MME. LONDON BANK
Humberto de Campos
Contam as crônicas do Império Romano que Mitridates, o famoso rei do Ponto, que enfrentou as hostes de Sila, de Pompeu e de Lúculo, apanhou, um dia, de surpresa, um general inimigo, e, para matar-lhe a fome de riquezas, fez-lhe derramar pela garganta uma panela de ouro derretido. Incompletos nas suas informações, os historiadores antigos não dizem, de modo claro, como ficou a boca da vítima; a impressão que eu tenho, em seguida a essas leituras, é, porém, que o general se tornou, com isso, o grande antepassado de certas senhoras e cavalheiros do nosso tempo, e que eu encontro diariamente na cidade, os quais transformaram a boca em Caixa de Conversão, depositando alí, em obturações dispendiosíssimas, grande parte da sua fortuna.
Felizmente, há, entre as senhoras, espíritos esclarecidos, que movem, contra esse abuso, uma campanha infatigável. Ainda ontem, uma destas beneméritas, D. Clara de Souza Castelo, que me fora apresentada pelo Sr. Dr. Afrânio Peixoto, me informava, preocupadíssima:
- Esta moda das dentaduras de ouro está se desenvolvendo, Sr. conselheiro, como o senhor não imagina.
E após uma dúzia de nomes próprios, aludindo a pessoas notabilizadas por esse mão gosto, assinalou, penalizada, uma ilustre dama atualmente em Petrópolis, cuja boca é considerada, ali, pela quantidade de ouro que encerra, uma verdadeira sucursal dos cofres do London Bank.
- E não é só a falta de gosto, senhor conselheiro - acentuava a minha curiosa conhecida da véspera. - O pior de tudo, é o perigo a que está exposta uma criatura nessas condições. O senhor não conhece o caso de D. Laurentina, mulher do Dr. Filomeno Miranda?
A minha resposta foi, como era natural, negativa, e ela contou:
- D. Laurentina tem, como o senhor sabe, uma grande fortuna, herdada do pai. Aos vinte e cinco anos, os seus dentes começaram a estragar-se, e ela, que possuía dinheiro, mandou obturá-los a ouro. E de tal maneira procedeu, que, hoje, possui a boca inteiramente dourada! Quando ela fala, e os lábios se lhe descerram, é um deslumbramento, um luxo de ouro, que se tem a impressão de que se abriu, de repente, a porta grande da igreja da Candelária!
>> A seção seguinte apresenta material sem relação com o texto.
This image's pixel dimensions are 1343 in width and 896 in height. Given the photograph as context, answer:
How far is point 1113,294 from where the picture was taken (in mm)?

Eu tossi, estranhando a imagem, e Dona Clara continuou:
- O pior, porém, era o que lhe ia sucedendo. Imagine o senhor que, uma destas noites, ao regressar de uma visita, o Dr. Filomeno percebeu que havia ladrão na casa. Corajoso, hábil, experiente, empunhou ele o revolver, chamou os criados, e começou a percorrer o palacete. No quarto de dormir, o jardineiro abaixou-se, e olhou para debaixo da cama. E deu um grito, de horror e de alarma. O ladrão estava lá, debaixo do leito, escondido!
Por essa altura, D. Clara tomou fôlego, e reatou:
- Arrancado, à força, do esconderijo, pelo pulso dos criados, o miserável não negou o crime premeditado. Estava ali para roubar a fortuna da dona da casa!
- E estava armado? - indaguei, aflito.
- Estava, Sr. conselheiro, estava! - acudiu a minha informante.
E, olhando para um lado e outro, soprou-me, perversa, ao ouvido:
- Levava... um boticão!...
E soltou uma gargalhada sonora, demorada, reboante, dessas que somente sabem dar, na terra, as mulheres de dentes bonitos.